*** Opening Text section ***
Modifying Guidelines for Individual Patients
“Guidelines, not tramlines,” said David Haslam, Chair of the National Institute for Health and Care Excellence (NICE), at its 2015 conference. But to create an impact, both professionals and patients will have to work in harmony. The importance of guidelines, in no way can be negated; however, it is noted that “almost two thirds (62%) of research referenced in primary care guidelines is of uncertain relevance to primary care patients. Only 11% of American cardiology recommendations are based on high levels of evidence, with 48% based on the lowest level of evidence and expert opinion.”
Even in recommendations based on high levels of evidence, comorbidity and vulnerable groups are not included. For optimized healthcare recommendations, the excluded groups should be added in the discussion.
Due to the disparities involved, the following criteria should be indicated in the guidelines: quality of evidence, information about treatment effect size, probability of a treatment’s benefit, characteristics of a patient group and the uncertainties limiting result extrapolation.
While an expert writes a certain guideline, they should ensure that they are unbiased in their opinion and that they aren’t instructing directions to the clinician or a patient.
*** Closing Text section ***
▶ _Task brief_:
Could you write the next part of the text on modifying clinical guidelines for individual patients, picking up after its final sentence? The records that come next are drawn from a separate source.
*** Opening Data for review ***
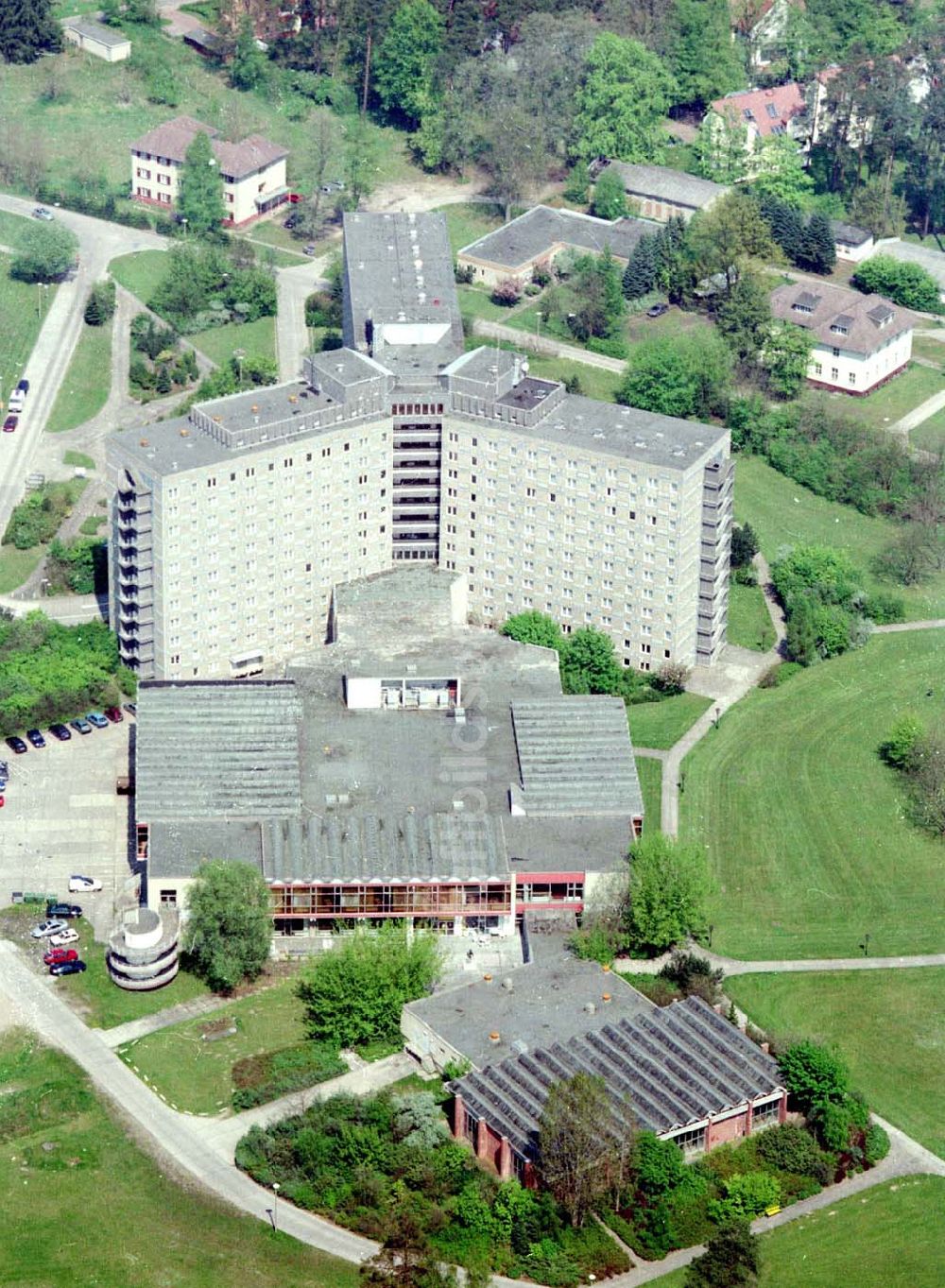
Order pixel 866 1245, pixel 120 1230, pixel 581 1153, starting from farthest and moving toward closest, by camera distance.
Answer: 1. pixel 866 1245
2. pixel 581 1153
3. pixel 120 1230

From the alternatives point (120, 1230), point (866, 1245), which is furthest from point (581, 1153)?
point (120, 1230)

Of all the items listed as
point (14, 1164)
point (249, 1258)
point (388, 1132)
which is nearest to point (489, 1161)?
point (388, 1132)

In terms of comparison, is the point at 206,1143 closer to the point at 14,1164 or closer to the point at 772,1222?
the point at 14,1164

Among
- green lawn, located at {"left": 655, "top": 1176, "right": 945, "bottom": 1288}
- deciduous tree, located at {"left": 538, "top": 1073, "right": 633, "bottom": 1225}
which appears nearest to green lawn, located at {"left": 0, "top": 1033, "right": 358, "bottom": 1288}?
deciduous tree, located at {"left": 538, "top": 1073, "right": 633, "bottom": 1225}

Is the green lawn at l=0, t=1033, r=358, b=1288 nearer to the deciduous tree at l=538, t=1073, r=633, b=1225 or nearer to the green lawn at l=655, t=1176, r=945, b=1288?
the deciduous tree at l=538, t=1073, r=633, b=1225

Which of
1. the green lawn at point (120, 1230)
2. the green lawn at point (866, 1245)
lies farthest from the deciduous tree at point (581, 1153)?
the green lawn at point (120, 1230)

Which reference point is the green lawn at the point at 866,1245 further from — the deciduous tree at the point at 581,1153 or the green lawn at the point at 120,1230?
the green lawn at the point at 120,1230

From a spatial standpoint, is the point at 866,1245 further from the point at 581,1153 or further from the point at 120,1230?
the point at 120,1230
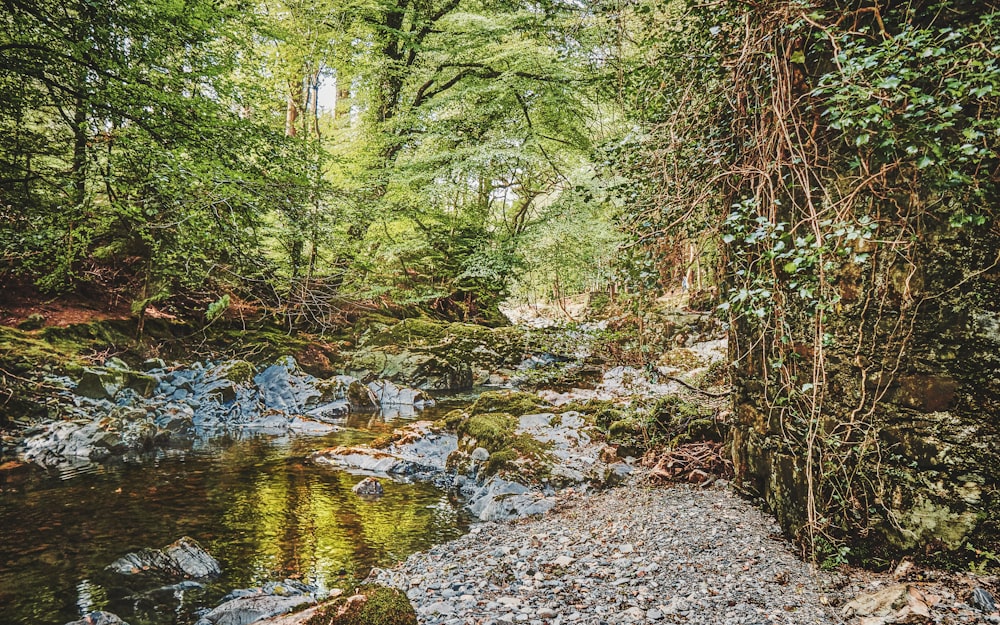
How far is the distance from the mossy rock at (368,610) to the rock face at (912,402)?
255 centimetres

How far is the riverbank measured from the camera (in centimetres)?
284

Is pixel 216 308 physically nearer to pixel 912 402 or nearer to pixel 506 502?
Answer: pixel 506 502

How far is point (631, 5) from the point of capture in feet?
16.2

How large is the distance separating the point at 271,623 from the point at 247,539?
7.25 ft

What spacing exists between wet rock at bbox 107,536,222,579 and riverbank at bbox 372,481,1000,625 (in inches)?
63.1

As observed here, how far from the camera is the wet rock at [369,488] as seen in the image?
680cm

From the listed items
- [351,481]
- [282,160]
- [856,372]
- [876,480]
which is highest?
[282,160]

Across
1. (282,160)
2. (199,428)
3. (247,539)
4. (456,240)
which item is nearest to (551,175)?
(456,240)

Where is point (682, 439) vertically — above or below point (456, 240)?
below

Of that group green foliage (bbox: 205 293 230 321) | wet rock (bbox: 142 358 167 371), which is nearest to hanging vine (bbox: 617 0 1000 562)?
wet rock (bbox: 142 358 167 371)

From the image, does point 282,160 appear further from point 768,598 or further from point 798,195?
point 768,598

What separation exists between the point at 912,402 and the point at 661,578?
190 centimetres

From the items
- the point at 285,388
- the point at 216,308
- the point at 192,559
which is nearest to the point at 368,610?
the point at 192,559

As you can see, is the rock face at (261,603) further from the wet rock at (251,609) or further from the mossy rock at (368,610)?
the mossy rock at (368,610)
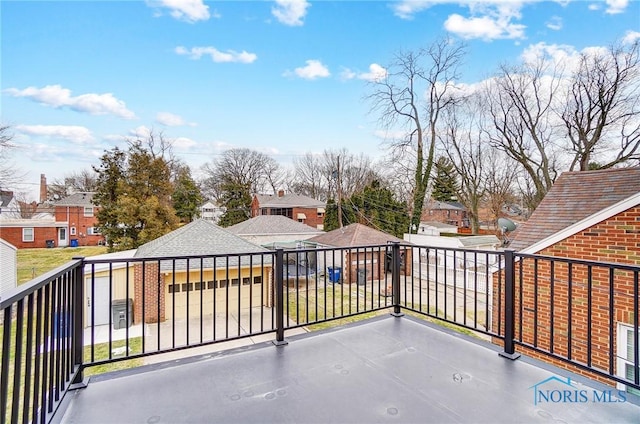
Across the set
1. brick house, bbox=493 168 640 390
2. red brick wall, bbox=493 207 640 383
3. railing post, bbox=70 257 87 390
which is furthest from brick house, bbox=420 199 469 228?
railing post, bbox=70 257 87 390

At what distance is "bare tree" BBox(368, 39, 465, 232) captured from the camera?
46.8 feet

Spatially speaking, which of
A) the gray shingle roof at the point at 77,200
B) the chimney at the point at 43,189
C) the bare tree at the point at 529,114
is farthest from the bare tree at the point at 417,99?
the chimney at the point at 43,189

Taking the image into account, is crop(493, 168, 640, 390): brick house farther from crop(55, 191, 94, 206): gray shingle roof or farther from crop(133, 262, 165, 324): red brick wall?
crop(55, 191, 94, 206): gray shingle roof

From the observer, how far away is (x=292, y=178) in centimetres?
2944

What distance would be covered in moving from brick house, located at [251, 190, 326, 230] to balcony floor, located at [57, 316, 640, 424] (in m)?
21.8

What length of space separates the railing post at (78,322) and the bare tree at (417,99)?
1442 centimetres

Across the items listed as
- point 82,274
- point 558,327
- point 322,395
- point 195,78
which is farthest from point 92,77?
point 558,327

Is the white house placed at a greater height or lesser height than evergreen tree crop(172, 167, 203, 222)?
lesser

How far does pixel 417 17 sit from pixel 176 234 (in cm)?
920

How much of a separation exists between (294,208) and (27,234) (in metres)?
18.2

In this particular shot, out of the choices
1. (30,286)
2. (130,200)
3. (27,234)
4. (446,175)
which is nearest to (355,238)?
(446,175)

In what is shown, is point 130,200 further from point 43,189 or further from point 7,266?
point 43,189

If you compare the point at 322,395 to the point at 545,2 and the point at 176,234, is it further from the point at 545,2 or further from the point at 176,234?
the point at 545,2

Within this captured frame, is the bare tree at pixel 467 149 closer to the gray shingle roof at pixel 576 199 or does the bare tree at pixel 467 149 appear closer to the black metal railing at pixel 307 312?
the gray shingle roof at pixel 576 199
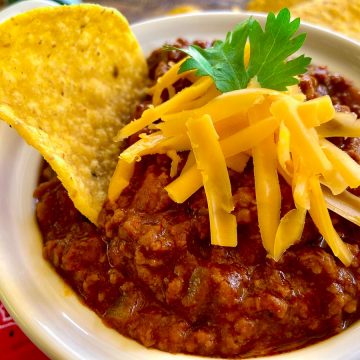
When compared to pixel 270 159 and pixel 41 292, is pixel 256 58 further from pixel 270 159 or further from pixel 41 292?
pixel 41 292

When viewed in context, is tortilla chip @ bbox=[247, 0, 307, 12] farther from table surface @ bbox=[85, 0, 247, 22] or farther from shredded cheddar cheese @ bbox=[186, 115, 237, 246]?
shredded cheddar cheese @ bbox=[186, 115, 237, 246]

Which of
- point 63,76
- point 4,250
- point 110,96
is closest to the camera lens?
point 4,250

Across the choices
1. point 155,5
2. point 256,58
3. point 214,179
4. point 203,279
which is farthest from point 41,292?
point 155,5

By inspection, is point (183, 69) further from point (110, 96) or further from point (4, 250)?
point (4, 250)

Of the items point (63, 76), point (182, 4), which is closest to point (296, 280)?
point (63, 76)

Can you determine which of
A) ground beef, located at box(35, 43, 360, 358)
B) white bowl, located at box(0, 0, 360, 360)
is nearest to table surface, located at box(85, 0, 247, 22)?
white bowl, located at box(0, 0, 360, 360)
*** Closing Data for review ***
▶ _Written response_:
A paternalistic approach has penetrated deep into our healthcare systems which cannot be changed overnight. But, with an increase in informed public, this paternalistic approach is destined to reduce. The treatments tend to become patient-centered, where the clinician and patient are engaged in a conversation that encourages questions from the patient.
The questions that may come across in such clinical practices would include: “What are the other treatment options? What matters to you? What are your hopes for the future and priorities for your health?” Once the notion of supremacy of the doctor is challenged, a shared decision making will become a regular clinical practice.
The need of the hour is to value every individual as an entity while proposing a treatment or intervention and not treating population as sheep herds.
The study has explained this phenomenon with an apt example. It suggests that if the health of individual patients is given priority, it will inevitably aggregate to a healthier population. For instance, a folic acid supplement is prescribed to a sample population to fight off congenital defects but soon after this, a larger population starts to exhibit side effects of the treatment. Consequently, the use of folic acid supplement is stopped but it is found out that maybe one individual in the population was benefitting from the treatment and now their right to treatment is taken away just because the majority didn’t require the treatment. This should not happen with the interventions giving prior importance to every individual.
This paper also pointed out how the efforts of organizations are wasted in duplicating guidelines. Whereas if these efforts were channelized into presenting the information in a way that effectively delivers its recommendation to the laymen, the impact of these guidelines could be magnified manifold. The long process of facilitating patients with updated information, both formally and informally, should be a core priority.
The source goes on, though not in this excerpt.